**Okuma metni**
7 Eyl 2006

Bolivya’dan çıktı, Karadeniz’e geldi!..




Bolivya, Güney Amerika’nın en büyük ikinci gaz rezervlerine sahip olmasına karşın, bölgedeki en yoksul ülke. Bolivya Cumhurbaşkanı Evo Morales, 1 Mayıs 2006’da, “doğal kaynakların ulus-ötesi petrol şirketleri tarafından yağmalanmasının” sona erdiğini ilan ederek, ülkenin gaz kaynaklarını kamulaştırıldığını açıkladı ve yayınladığı kararnameyle, Bolivya’nın 1997 tarihli hidrokarbon yasasıyla özelleştirilen, üretim şirketleri ve rafinerileri kapsayan beş şirketinin %51 hissesinin kontrolünü, kısa adı YPFB olan devlet mülkiyetindeki hidrokarbon şirketi’ne vererek, kritik hisselerin kamulaştırıldığını da duyurdu.

Bolivya’nın en büyük iki gaz sahasında işletmesi bulunan şirketlerden biri de Brezilya’nın ulusal petrol şirketi Petróleo Brasileiro S/A, ya da kısaca Petrobras. Morales, ulus-ötesi şirketlere, ödeyecekleri vergi ve imtiyazları %50’den %82’ye çıkaran yeni kurallara göre sözleşmelerini yenilemeleri için, 180 gün süre tanıdı. Bu isteğin altında, 1997 yasaları altında 140 milyon dolar kazanç sağlayan Bolivya’nın, çıkardığı yeni yasalarla bu kazancını 780 milyon dolara yükseltmesi yatıyor..

Morales’in kamulaştırma yönündeki uygulamaları, Bolivya’daki emperyalist çıkarlara çok önemli bir darbe vurdu. Kısmen Brezilya hükümetinin mülkiyetinde olan Petrobras’tan bir sözcü de, kamulaştırmanın “dostane bir hareket” olmadığını, Petrobras’ın Bolivya’daki en büyük yatırımcı olduğunu ve Brezilya gazının %67’sinin Bolivya’dan geçtiğini belirtti. Bolivya gazının en büyük müşterisi durumundaki Petrobras, 1999’da yapılan 20 yıllık anlaşmayı yeniden gözden geçirerek, birim gaz fiyatını 3,80’den 4,65’e yükeltmeyi, 1 Temmuz’dan geçerli olmak üzere kabul etti.

Kaynakların ulusallaşması, üreticiler arasında yükselen bir eğilim. Arjantin’in Bolivya’dan satın aldığı doğalgaza, %50 fazla ödemesi, artık, “komşulardan piyasa fiyatının altında kaynak kullanımı”nı ortadan kaldırıyor.

Brezilya, petrol konusunda kendi kendine yetebiliyor, ancak doğalgaz gereksiniminin yarısını Bolivya’dan satın alıyor. Ama görünen o ki, bu durum uzun sürmeyebilir, çünkü Petrobras’ın %60 hissesi artık devlete değil, ABD sermayeli bir organizasyona ait!

**Verilen kayıtlar**

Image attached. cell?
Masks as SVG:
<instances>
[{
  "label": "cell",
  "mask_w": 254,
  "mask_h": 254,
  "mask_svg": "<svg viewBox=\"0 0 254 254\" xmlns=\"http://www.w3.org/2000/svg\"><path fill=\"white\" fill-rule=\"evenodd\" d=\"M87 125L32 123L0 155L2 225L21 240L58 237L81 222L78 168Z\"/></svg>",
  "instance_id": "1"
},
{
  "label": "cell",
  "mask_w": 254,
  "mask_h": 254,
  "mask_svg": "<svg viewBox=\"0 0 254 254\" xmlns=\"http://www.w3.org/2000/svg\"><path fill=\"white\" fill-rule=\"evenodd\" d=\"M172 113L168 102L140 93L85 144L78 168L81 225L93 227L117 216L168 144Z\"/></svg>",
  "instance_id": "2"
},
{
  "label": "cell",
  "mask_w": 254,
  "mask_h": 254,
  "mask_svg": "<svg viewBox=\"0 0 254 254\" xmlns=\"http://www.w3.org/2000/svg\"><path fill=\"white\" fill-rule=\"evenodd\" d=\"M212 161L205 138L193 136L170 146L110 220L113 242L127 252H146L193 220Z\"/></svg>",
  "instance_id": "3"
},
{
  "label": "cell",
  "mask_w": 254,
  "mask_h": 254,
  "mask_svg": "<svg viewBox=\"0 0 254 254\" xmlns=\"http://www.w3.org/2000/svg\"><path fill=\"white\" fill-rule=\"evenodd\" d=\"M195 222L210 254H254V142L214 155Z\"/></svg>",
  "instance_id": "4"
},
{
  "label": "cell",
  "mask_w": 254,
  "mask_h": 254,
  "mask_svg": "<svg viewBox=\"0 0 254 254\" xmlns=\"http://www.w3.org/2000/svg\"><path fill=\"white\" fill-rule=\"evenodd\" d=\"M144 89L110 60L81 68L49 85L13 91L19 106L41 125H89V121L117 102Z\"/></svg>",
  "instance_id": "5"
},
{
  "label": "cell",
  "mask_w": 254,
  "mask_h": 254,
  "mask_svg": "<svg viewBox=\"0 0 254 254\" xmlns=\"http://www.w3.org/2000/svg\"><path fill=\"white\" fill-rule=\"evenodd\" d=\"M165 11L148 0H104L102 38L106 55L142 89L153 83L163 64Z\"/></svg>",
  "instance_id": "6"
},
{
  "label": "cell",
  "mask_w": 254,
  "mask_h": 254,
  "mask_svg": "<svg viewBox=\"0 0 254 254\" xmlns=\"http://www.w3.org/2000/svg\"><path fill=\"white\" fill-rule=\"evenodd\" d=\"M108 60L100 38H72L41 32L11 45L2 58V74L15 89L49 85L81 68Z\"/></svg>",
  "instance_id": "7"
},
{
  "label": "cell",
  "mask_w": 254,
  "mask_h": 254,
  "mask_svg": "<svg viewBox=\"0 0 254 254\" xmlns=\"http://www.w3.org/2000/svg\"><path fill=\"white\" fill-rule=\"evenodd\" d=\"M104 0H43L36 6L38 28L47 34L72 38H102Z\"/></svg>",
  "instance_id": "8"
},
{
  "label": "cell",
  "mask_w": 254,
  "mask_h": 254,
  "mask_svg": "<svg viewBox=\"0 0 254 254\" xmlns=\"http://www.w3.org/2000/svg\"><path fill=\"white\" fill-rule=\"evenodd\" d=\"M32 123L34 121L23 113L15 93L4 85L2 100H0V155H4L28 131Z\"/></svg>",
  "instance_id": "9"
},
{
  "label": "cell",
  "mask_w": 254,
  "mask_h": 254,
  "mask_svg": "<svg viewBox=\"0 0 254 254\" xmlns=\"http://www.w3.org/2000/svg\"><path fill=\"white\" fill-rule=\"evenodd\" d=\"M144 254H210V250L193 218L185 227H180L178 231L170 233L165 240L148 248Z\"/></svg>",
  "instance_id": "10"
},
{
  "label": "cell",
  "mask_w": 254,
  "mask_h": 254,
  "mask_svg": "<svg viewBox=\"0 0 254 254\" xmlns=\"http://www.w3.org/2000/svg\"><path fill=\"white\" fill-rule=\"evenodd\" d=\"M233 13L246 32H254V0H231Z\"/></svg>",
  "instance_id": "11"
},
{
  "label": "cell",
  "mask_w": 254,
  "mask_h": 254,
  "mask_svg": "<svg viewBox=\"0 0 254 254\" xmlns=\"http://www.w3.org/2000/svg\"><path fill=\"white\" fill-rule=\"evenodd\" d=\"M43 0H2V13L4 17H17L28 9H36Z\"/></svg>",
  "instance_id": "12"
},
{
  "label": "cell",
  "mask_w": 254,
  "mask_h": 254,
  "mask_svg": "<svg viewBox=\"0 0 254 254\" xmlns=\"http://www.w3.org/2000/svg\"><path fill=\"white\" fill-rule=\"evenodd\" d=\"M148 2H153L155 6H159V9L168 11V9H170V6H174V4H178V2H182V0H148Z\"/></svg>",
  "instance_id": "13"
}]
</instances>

...

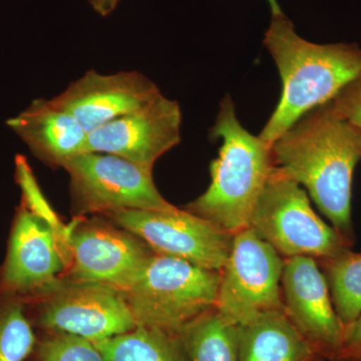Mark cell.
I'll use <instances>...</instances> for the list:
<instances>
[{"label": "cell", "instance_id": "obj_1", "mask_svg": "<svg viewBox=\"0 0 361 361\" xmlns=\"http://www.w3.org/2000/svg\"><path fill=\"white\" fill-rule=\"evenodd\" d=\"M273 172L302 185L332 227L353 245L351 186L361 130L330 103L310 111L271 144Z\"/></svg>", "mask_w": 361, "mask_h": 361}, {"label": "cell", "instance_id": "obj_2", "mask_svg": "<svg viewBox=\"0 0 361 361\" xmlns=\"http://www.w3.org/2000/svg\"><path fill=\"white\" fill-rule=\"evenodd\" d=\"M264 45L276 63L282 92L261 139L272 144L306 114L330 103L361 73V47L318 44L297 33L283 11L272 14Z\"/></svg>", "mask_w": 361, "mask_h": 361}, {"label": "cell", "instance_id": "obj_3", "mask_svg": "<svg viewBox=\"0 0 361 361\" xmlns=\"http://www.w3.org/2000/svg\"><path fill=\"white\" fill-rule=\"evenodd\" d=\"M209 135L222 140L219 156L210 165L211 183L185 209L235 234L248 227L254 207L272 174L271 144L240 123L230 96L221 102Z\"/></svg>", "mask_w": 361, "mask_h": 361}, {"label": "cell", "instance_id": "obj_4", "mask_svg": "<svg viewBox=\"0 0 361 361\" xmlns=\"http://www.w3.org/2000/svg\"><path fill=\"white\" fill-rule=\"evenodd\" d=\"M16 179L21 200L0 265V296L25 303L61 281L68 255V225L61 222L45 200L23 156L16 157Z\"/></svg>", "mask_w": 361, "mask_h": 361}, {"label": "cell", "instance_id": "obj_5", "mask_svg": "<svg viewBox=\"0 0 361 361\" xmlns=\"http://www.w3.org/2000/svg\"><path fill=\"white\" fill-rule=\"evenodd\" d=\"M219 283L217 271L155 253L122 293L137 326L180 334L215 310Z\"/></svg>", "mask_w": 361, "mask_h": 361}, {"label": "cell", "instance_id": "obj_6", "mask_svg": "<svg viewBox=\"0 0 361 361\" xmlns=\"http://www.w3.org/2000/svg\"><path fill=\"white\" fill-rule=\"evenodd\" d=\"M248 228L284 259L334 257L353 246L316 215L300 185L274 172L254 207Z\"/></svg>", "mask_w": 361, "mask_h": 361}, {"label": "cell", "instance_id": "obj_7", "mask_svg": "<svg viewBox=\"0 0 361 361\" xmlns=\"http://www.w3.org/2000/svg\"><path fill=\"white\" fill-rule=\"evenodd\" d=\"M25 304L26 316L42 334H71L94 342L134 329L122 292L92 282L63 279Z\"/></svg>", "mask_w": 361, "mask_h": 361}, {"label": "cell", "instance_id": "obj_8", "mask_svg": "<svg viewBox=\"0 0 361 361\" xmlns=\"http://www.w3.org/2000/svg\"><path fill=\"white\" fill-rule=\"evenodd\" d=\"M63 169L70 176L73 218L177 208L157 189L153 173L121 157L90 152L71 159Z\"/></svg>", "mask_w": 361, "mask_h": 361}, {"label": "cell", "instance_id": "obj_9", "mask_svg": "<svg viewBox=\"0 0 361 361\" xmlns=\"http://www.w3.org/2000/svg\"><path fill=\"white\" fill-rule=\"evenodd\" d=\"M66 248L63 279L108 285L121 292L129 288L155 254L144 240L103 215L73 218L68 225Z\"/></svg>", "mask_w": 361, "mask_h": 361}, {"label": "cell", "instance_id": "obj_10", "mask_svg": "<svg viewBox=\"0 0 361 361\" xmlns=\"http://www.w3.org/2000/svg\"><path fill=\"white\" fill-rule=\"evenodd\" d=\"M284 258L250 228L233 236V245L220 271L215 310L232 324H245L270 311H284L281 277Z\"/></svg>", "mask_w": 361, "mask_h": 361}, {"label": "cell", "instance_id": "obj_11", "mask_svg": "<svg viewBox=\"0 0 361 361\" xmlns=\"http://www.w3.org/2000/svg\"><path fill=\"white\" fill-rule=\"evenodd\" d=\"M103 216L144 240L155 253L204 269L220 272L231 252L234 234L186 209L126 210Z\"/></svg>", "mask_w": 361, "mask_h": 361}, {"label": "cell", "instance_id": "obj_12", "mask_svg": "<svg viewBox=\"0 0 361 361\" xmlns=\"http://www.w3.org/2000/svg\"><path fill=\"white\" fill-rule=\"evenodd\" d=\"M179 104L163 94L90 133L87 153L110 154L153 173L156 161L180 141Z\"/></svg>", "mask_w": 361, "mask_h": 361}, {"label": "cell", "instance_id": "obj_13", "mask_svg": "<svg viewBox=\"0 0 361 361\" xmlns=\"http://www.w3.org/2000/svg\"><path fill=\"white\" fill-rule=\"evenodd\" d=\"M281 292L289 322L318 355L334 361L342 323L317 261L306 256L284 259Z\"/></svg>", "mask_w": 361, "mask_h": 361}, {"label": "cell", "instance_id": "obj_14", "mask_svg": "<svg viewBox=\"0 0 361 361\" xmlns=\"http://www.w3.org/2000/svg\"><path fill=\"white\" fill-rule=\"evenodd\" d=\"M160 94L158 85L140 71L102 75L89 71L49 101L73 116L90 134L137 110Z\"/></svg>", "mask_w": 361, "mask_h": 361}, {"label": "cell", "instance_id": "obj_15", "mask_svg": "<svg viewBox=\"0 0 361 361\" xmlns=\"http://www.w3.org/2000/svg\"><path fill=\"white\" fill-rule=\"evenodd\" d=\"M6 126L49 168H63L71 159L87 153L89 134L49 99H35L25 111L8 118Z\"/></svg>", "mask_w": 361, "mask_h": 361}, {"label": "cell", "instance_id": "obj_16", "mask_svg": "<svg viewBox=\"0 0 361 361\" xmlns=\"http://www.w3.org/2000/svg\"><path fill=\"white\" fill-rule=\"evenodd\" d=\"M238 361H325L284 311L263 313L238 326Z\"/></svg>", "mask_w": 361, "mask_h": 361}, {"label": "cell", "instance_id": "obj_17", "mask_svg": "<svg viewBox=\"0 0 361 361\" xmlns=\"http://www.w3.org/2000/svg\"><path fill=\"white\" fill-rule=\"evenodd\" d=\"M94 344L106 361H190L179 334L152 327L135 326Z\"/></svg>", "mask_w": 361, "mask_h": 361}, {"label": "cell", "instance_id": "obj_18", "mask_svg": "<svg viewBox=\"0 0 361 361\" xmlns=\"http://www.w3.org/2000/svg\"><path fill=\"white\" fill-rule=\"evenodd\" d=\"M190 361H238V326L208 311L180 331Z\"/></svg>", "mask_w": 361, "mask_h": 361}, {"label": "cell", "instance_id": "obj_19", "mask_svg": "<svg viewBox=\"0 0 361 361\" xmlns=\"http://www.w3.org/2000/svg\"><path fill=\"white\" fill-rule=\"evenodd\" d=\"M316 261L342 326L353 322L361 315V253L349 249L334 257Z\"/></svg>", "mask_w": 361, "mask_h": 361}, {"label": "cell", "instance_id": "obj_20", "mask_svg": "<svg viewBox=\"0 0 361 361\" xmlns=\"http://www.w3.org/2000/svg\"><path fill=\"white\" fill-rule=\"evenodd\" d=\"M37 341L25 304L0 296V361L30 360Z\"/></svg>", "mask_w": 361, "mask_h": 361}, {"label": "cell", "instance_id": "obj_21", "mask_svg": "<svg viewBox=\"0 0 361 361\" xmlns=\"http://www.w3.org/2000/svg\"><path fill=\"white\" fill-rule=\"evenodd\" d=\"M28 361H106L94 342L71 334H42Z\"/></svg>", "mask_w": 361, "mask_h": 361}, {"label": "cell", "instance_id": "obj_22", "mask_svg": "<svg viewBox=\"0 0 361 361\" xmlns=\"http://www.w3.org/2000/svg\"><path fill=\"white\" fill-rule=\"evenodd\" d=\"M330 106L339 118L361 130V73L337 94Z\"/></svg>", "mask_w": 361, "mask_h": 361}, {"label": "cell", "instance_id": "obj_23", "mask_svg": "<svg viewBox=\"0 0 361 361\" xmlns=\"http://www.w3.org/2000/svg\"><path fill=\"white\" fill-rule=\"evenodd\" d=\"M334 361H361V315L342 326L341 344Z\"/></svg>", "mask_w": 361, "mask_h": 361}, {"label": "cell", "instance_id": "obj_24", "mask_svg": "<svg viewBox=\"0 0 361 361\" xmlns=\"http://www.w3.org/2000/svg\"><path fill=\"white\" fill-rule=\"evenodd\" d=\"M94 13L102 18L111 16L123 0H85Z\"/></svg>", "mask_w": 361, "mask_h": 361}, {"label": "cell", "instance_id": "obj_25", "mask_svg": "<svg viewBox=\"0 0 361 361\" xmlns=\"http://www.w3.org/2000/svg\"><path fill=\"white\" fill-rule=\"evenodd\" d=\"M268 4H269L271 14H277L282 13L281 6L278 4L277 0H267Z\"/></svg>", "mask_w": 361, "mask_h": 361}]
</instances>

**Yapılacaklar**
1. Bolivya gazı yazısında içinde "Brezilya, petrol konusunda" geçen sözlerle başlayıp "bir organizasyona ait!" ile biten bölümü hiç değiştirmeden yeniden yazın.
2. Bolivya gazı yazısına göre Morales, ulus-ötesi şirketlere sözleşmelerini yenilemeleri için kaç gün süre verdi?

**Cevaplar**
1.
Brezilya, petrol konusunda kendi kendine yetebiliyor, ancak doğalgaz gereksiniminin yarısını Bolivya’dan satın alıyor. Ama görünen o ki, bu durum uzun sürmeyebilir, çünkü Petrobras’ın %60 hissesi artık devlete değil, ABD sermayeli bir organizasyona ait!

2. 180 gün.